Note that the above titration was measured up to the second neutralization point. The alkali content neutralized with hydrochloric acid up to the second neutralization point is regarded as the amount of lithium derived from lithium hydroxide (LiOH) and lithium carbonate (Li ₂ CO ₃ ), and the amount of hydrochloric acid added dropwise up to the second neutralization point. The amount of lithium in the filtrate was calculated from the amount and the concentration of hydrochloric acid.

Then, the calculated amount of lithium in the filtrate is divided by the amount of the sample of the lithium metal composite oxide powder used in preparing the filtrate, and the unit is converted to % by mass to obtain the total amount of the lithium metal composite oxide powder. The amount of eluted lithium was determined.
(2) Unreacted Lithium Content Ratio The unreacted lithium content of the film-containing lithium metal composite oxide particles was evaluated by neutralization titration.

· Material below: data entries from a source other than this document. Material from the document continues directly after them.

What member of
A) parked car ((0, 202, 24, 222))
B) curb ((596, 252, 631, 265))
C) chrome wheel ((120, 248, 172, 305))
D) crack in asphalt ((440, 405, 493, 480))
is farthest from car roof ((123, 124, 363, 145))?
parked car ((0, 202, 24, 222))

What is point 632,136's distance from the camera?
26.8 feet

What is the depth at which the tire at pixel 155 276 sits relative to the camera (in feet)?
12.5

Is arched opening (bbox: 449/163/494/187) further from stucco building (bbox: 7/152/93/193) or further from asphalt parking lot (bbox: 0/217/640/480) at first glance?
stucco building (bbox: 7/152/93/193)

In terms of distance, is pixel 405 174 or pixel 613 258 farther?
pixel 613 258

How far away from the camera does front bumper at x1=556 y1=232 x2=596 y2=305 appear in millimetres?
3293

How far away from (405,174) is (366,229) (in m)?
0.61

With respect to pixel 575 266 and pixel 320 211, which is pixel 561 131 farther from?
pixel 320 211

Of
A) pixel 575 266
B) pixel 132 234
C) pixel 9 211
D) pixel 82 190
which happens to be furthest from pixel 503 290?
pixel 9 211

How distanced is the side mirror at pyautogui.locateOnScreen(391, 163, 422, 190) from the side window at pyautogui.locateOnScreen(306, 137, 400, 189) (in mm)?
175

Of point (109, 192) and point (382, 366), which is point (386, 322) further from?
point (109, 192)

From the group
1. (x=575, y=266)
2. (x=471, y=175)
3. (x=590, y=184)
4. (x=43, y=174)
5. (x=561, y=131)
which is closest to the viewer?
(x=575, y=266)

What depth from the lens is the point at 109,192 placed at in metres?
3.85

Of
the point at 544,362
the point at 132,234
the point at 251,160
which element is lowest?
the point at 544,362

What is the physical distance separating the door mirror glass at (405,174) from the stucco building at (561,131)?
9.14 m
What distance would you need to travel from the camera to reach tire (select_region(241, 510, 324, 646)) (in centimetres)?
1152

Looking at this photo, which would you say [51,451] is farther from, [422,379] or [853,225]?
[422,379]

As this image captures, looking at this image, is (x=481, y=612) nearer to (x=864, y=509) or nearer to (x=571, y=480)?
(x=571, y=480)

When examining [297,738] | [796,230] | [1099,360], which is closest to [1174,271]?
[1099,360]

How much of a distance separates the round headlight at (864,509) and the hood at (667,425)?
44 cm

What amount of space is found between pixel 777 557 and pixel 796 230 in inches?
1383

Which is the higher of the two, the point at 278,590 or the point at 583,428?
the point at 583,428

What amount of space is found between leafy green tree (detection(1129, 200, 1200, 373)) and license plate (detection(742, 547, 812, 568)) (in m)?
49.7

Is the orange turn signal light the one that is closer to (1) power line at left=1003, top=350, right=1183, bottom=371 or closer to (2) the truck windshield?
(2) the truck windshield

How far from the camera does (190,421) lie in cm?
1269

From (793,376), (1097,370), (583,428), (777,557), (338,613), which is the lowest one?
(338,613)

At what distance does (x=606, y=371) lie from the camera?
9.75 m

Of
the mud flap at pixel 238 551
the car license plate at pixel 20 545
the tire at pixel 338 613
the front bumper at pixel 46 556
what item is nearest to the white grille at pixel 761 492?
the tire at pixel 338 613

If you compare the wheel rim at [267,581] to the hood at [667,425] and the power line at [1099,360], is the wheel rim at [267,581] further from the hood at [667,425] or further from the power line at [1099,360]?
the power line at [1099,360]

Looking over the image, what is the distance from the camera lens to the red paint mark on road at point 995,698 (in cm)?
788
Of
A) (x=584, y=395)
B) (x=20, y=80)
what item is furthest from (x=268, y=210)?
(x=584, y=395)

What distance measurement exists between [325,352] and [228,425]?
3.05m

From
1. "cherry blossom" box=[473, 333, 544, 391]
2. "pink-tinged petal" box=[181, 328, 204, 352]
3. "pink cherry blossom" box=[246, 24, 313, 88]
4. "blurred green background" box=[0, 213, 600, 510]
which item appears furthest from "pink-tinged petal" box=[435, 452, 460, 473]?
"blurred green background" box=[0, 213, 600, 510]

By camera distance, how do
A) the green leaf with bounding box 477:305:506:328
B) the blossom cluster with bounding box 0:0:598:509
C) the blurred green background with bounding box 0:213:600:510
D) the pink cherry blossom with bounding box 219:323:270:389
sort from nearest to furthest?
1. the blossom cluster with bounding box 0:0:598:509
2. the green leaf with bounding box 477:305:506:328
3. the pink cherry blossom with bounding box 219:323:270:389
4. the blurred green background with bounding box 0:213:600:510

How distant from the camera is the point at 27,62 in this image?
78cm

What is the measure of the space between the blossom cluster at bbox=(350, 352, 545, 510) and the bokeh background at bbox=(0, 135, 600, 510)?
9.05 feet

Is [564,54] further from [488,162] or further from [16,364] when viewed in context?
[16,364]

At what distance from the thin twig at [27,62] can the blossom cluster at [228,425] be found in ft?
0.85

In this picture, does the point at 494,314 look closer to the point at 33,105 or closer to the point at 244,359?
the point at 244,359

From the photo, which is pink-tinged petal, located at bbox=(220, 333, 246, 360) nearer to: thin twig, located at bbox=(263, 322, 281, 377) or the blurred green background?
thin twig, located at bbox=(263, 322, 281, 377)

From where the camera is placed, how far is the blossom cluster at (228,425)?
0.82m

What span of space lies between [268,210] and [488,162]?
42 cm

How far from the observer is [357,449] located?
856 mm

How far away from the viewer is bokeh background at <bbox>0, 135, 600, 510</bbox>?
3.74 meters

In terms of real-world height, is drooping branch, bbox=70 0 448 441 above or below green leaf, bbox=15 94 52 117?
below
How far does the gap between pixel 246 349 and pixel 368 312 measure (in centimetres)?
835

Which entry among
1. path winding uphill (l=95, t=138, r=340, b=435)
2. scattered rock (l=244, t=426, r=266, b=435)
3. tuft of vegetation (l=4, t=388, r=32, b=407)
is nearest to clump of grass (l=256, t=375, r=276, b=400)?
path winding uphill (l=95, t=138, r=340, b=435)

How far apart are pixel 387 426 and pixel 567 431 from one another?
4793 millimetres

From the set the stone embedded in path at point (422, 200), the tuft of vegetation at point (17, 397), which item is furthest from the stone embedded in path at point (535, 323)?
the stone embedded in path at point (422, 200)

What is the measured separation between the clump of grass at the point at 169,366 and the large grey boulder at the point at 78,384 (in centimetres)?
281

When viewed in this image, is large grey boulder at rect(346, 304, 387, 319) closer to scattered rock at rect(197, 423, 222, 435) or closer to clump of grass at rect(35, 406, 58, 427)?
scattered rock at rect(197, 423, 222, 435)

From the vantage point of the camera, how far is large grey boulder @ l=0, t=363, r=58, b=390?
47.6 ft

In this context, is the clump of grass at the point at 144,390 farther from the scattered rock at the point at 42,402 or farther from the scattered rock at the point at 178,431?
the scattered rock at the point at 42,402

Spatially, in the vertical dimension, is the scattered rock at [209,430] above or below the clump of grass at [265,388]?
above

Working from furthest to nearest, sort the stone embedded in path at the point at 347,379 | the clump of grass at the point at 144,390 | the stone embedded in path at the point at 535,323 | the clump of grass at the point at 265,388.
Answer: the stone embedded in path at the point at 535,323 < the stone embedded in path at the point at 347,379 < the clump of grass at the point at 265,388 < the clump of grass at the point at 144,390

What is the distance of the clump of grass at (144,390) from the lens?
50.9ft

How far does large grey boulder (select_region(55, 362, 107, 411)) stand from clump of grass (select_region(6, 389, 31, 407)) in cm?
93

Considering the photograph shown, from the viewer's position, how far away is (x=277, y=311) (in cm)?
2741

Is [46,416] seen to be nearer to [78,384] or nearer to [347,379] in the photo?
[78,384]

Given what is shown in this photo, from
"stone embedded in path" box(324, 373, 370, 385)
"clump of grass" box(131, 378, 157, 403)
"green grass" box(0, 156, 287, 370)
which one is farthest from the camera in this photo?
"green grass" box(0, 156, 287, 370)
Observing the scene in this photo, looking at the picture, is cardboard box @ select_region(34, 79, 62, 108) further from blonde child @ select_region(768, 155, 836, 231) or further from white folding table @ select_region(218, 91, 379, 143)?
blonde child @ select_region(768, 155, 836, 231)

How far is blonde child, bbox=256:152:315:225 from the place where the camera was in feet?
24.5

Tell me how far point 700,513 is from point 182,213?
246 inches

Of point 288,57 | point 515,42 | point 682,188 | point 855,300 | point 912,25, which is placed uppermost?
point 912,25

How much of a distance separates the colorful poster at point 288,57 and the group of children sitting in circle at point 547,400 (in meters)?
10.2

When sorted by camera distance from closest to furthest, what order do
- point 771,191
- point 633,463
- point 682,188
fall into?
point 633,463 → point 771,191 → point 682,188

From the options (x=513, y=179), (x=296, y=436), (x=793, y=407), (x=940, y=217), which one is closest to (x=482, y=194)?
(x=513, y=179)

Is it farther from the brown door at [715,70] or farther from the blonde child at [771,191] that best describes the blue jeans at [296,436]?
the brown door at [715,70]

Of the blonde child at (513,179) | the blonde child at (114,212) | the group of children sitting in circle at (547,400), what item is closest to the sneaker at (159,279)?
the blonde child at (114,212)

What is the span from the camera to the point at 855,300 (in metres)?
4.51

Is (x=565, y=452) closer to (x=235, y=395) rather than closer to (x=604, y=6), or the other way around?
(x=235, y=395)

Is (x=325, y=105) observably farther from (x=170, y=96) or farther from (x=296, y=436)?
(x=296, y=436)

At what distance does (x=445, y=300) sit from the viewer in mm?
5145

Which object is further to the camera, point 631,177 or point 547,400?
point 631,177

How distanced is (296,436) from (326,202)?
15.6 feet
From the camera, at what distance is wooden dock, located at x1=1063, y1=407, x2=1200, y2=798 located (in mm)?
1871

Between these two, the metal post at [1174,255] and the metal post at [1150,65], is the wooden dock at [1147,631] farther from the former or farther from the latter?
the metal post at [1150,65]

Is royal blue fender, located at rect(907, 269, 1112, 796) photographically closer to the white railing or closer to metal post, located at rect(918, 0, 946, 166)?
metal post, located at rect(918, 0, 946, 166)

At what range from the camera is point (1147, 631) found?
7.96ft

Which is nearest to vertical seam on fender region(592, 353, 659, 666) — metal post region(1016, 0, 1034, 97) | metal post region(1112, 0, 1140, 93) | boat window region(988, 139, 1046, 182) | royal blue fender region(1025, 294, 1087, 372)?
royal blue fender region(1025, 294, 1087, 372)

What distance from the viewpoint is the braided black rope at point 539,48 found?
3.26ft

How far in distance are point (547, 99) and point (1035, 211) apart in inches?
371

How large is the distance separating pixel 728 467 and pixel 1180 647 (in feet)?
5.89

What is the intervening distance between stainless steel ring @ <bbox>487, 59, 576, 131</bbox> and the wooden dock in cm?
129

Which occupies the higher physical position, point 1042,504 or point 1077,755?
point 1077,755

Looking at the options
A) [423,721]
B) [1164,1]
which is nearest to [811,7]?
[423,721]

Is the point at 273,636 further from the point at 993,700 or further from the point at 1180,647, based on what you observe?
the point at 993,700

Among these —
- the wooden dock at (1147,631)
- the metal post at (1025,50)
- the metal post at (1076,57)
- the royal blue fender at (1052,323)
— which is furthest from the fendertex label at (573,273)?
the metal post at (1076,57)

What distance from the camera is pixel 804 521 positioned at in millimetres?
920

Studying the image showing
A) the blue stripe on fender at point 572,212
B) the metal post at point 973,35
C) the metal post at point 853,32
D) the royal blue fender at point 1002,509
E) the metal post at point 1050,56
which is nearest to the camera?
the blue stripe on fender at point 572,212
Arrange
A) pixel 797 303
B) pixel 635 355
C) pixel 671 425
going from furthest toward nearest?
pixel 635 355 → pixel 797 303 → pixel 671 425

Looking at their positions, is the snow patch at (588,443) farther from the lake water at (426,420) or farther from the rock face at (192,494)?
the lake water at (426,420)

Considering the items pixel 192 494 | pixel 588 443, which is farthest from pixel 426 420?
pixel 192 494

Specifically, first, the obtained film-containing lithium metal composite oxide particles (powder), which is the positive electrode active material, is gas-treated with carbon dioxide gas, and unreacted lithium compounds, that is, lithium compounds other than lithium tungstate, are hydroxylated. Carbonates lithium.

15 g of the film-containing lithium metal composite oxide particles that have been gas-treated with carbon dioxide gas are added to 75 mL of pure water and stirred for 15 minutes. Neutralization titration was performed with hydrochloric acid.

By performing neutralization titration with hydrochloric acid, the amount of lithium contained in the unreacted lithium compound existing on the surface of the coating-containing lithium metal composite oxide particles from the second neutralization point, that is, the amount of lithium compounds other than lithium tungstate The amount of lithium contained was evaluated.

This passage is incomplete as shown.